WHAT IS BEING ASKED:
Pick up the text on 3D printing for molds and metal casting after its final sentence and write what comes next.

Challenges of 3D printing in metal

3D printing in metal is expensive, and the surface of anything printed in metal resembles a fine sandpaper. Surface treatment is required, and casting can often rival 3D printing for cost effectiveness. Still, there are a number of compelling cases where 3D printing is the best option.

Tooling for Injection molds

We offer a few different 3D printers for industry that can make strong injection molds. The two main techniques used are MJP (Multi Jet Printing) and DLP Moving Light. Our rental offering is for an MJP printer that can be used to make injection molds, among other things.

With these 3D printers you can make form plastic injection molds that will hold for between 10 and 200 injections. The machines print mold halves including channels for injection. Multiple identical molds can be printed in a single printing batch, so the actual number of injections that can be made from one round of printing can increase, depending on the size of the mold being printed, and how many molds can be made at once.

Benefits of printing injection molds with professional 3D printers

– Verify your design, and make many changes before production

Anyone who works in manufacturing knows how costly changes in a design can be. With 3D printing of an injection mold you can verify your designs and even assemble parts before any commitment is made to your production tooling.

– Small batches with injection molds

Rapid tooling with a 3D printer is a very fast way to verify the injection mold design or create small batches. The verified mold you print can then be used as a prototype to make a high-volume mold with traditional tooling methods. The same CAD model that is used to make the mold can also be the foundation of a lost-wax (see below) prototype, making for complete fidelity between the 3D printed molds and the production molds.

Tooling for casting and molding

Lost wax casting with professional 3D printers

 

We have 3D printers for industry that print very high resolution wax models. Lost wax is applicable for smaller and high-detailed products – anything from jewelry to train models. The wax prints can help you recreate intricate jewelry design, coins, or very small metal parts. Direct wax prints are produced with MJP-technology.

The wax prototype is packed into plaster and the wax is simply melted away. Afterwards the cavity is a very high resolution copy of the original, and casting can begin.

GIVEN RECORDS:
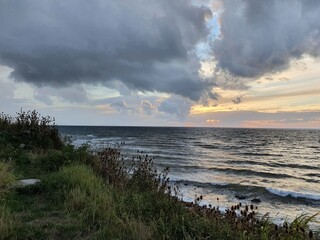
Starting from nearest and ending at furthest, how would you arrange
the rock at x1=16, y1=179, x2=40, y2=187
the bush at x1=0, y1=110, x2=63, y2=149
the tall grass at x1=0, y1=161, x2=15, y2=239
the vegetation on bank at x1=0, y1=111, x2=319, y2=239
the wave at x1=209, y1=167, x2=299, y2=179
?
the tall grass at x1=0, y1=161, x2=15, y2=239, the vegetation on bank at x1=0, y1=111, x2=319, y2=239, the rock at x1=16, y1=179, x2=40, y2=187, the bush at x1=0, y1=110, x2=63, y2=149, the wave at x1=209, y1=167, x2=299, y2=179

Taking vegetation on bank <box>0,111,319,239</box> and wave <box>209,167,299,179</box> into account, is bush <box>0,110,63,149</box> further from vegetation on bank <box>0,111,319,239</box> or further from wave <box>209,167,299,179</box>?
wave <box>209,167,299,179</box>

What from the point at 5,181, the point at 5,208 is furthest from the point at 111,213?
the point at 5,181

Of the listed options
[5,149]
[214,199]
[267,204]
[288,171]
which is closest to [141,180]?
[5,149]

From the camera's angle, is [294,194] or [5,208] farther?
[294,194]

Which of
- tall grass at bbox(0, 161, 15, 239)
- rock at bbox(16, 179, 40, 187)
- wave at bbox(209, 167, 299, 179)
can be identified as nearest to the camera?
tall grass at bbox(0, 161, 15, 239)

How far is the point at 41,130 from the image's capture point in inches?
521

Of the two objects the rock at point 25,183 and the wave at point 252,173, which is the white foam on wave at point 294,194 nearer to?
the wave at point 252,173

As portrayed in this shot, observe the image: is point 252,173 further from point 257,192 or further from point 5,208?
point 5,208

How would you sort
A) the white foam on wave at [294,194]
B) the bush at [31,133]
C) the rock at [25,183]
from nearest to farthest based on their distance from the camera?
the rock at [25,183], the bush at [31,133], the white foam on wave at [294,194]

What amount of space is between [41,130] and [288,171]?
22684 mm

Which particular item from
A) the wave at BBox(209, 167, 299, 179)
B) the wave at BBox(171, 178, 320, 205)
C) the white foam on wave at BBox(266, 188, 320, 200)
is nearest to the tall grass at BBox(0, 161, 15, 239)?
the wave at BBox(171, 178, 320, 205)

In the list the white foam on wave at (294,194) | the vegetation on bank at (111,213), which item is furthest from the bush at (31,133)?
the white foam on wave at (294,194)

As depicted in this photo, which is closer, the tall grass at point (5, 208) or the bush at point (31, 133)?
the tall grass at point (5, 208)

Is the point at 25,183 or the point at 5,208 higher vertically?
the point at 25,183
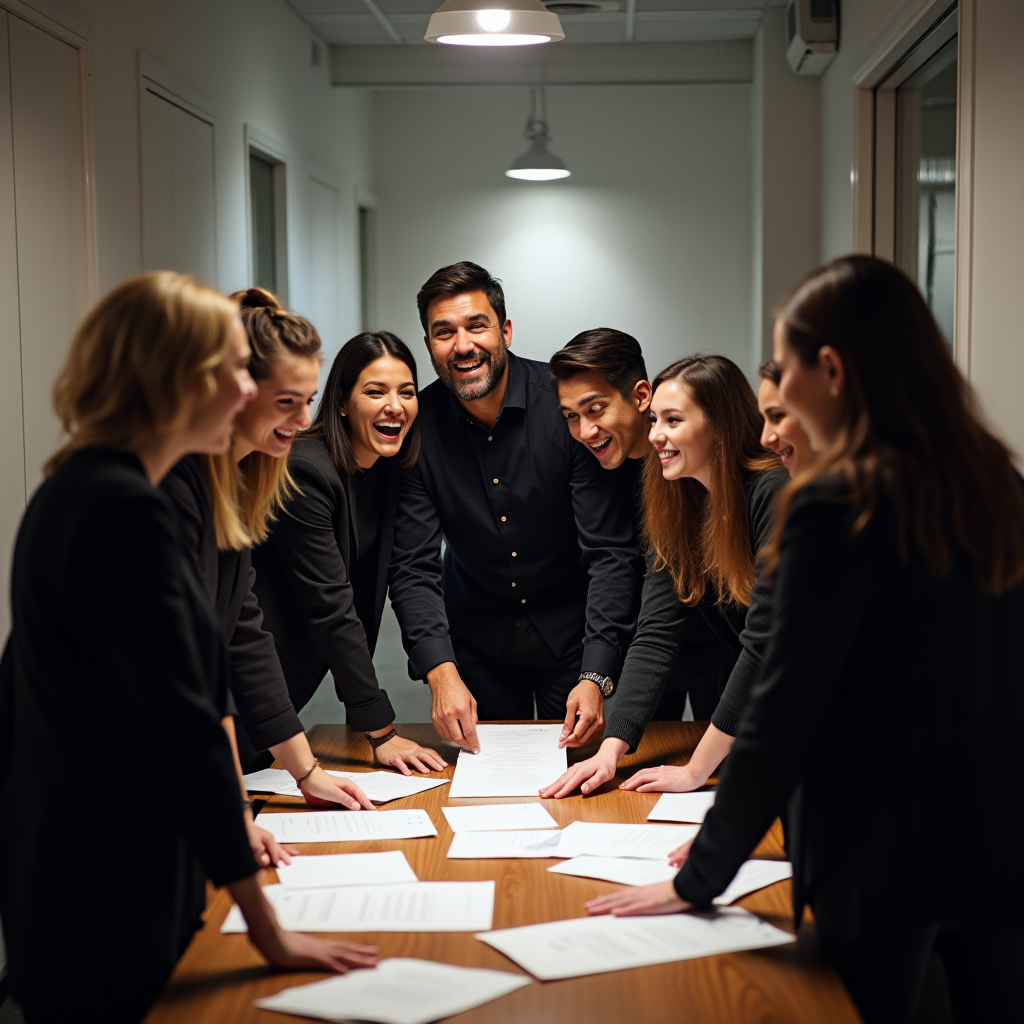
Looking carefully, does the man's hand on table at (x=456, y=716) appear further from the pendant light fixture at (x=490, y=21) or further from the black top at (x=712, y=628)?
the pendant light fixture at (x=490, y=21)

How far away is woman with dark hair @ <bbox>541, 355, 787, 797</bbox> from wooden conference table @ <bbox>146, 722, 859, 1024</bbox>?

TASK RESPONSE:
Advantages of lost wax casting

The resolution and precision of a 3D printed wax model outshine traditional prototypes by miles. What’s more, changes and customization are easy, since the start-up cost and lead time of producing these wax originals is miniscule in comparison to traditional tooling.

Conformal cooling with metal printing

Conformal cooling means that tiny channels are built into the mold, through which coolant material is pumped while the product is cooling. This means that cooling time is significantly reduced. Doing this with traditional tooling methods is next to impossible.

Benefits of conformal cooling

The most famous user of conformal cooling is Lego. Lego used conformal cooling channels to double their production capacity. If the cooling time for your material is a significant bottle-neck, and if you are producing very large series, then 3D printed metal tooling may be a fantastic solution for you.

Challenges of conformal cooling

Generally speaking, tooling in printed metal has such a high price tag that it’s hard to justify. The exception is when cooling channels can be added to molds that will be used in high volume production.

3D printed metal tools must be machined for surface finish. The cost of making the tools is about double the cost of traditional tooling. Those costs need to be offset by savings in the production time. We have qualified consultants than can help you with the calculations necessary to make the case for conformal cooling.

Cooling circuits are built into the tools to extract the highest number of calories possible.